Simulate and analyze trajectories of Block Markov Chains.
Project description
Detection and evaluation of clusters within sequential data
This contains public source code for the research article "Detection and evaluation of clusters within sequential data."
BMCToolkit
This Python package provides tools to simulate and analyze trajectories of Block Markov Chains (BMCs).
Contents
This Python module distributes a Dynamic-Link Library (DLL) written in C++. Among other functionalities, the DLL is able to calculate both projected and lifted variants of the equilibrium distribution, frequency matrix, and transition matrix of a BMC; to compute the difference between two clusters and the spectral norm; to estimate the parameters of a BMC from a sample path; to execute the spectral clustering algorithm and the cluster improvement algorithm; to generate sample paths and trimmed frequency matrices; and to relabel clusters according to the size or the equilibrium probability of a cluster. The package includes an easy-to-use Python interface to the DLL, and stubs for it.
Related literature
This module was introduced in the following scientific article:
- Alexander Van Werde, Albert Senen-Cerda, Gianluca Kosmella, Jaron Sanders (2022). Detection and Evaluation of Clusters within Sequential Data. Preprint. Preprint available at ArXiv 2210.01679.

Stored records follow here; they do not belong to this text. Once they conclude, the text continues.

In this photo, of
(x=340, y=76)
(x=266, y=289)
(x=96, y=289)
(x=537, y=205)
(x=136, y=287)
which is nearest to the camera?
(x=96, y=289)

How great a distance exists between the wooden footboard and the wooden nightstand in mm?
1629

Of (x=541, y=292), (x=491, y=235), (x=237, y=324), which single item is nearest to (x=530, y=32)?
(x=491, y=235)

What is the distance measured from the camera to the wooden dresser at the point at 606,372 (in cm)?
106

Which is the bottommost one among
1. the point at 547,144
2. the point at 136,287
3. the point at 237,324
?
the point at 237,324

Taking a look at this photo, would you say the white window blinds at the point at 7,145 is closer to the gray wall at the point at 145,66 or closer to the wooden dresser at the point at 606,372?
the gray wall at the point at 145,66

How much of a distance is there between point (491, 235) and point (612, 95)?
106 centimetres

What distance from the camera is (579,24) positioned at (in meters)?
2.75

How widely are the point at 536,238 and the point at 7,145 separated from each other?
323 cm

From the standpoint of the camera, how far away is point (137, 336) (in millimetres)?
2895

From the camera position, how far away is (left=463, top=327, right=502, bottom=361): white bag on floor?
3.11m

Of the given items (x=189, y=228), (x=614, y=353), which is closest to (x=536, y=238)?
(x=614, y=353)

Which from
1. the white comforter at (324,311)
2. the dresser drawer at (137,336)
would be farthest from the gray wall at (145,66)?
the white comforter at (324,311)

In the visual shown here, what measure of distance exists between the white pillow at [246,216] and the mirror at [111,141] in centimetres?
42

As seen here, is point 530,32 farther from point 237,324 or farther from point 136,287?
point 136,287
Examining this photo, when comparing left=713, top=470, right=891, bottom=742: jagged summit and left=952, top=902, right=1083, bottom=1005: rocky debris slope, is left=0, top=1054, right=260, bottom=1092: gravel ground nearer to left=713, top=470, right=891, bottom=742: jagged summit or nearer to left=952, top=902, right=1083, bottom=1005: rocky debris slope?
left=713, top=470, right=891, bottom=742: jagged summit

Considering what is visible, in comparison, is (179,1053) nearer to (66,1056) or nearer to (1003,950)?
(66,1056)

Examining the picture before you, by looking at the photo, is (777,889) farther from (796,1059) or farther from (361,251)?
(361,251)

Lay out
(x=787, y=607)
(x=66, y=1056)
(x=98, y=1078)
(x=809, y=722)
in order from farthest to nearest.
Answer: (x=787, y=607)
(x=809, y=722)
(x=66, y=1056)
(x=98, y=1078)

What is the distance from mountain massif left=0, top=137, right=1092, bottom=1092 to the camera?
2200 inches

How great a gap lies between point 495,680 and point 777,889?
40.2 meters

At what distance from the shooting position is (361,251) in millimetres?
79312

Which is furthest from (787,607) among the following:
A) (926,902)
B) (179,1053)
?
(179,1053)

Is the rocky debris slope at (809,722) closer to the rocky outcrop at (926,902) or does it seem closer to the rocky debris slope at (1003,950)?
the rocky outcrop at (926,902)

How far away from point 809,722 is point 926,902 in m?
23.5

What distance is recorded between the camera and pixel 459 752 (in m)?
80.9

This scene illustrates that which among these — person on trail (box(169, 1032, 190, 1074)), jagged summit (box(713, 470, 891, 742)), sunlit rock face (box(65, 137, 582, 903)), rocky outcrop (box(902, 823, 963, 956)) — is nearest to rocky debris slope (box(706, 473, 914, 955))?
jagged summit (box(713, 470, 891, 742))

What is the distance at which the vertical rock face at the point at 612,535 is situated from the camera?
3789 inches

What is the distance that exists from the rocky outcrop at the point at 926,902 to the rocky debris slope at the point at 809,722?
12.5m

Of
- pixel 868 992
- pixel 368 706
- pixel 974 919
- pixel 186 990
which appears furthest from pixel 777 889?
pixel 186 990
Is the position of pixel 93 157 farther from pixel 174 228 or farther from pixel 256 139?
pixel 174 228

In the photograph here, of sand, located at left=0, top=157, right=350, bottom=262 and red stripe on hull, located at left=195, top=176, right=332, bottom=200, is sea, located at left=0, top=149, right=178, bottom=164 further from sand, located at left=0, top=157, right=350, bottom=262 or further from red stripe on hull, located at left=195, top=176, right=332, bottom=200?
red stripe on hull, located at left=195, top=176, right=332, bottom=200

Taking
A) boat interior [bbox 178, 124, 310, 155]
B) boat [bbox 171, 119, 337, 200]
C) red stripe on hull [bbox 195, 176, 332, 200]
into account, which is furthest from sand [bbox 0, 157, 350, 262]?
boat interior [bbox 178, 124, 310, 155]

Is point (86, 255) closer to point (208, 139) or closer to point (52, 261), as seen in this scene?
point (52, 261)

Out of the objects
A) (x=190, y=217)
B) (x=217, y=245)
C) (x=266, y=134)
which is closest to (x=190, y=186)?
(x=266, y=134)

This module was improved in the following scientific article:
- Thomas van Vuren, Thomas Cronk, Jaron Sanders (2024). Detecting the number of clusters of a Block Markov Chain. Preprint. Preprint available on Arxiv 2407.18287.
The module also relates to the following scientific articles:
- Jaron Sanders, Alexandre Proutiere, Se-Young Yun (2019). Clustering in Block Markov Chains. Annals of Statistics. Preprint available at ArXiv 1712.09232v3.
- Jaron Sanders, Albert Senen-Cerda (2021). Spectral norm bounds for block Markov chain random matrices. Stochastic Processes and their Applications. Preprint available at ArXiv 2111.06201.
- Jaron Sanders, Alexander Van Werde (2022). Singular value distribution of dense random matrices with block Markovian dependence. Stochastic Processes and their Applications. Preprint available at ArXiv 2204.13534.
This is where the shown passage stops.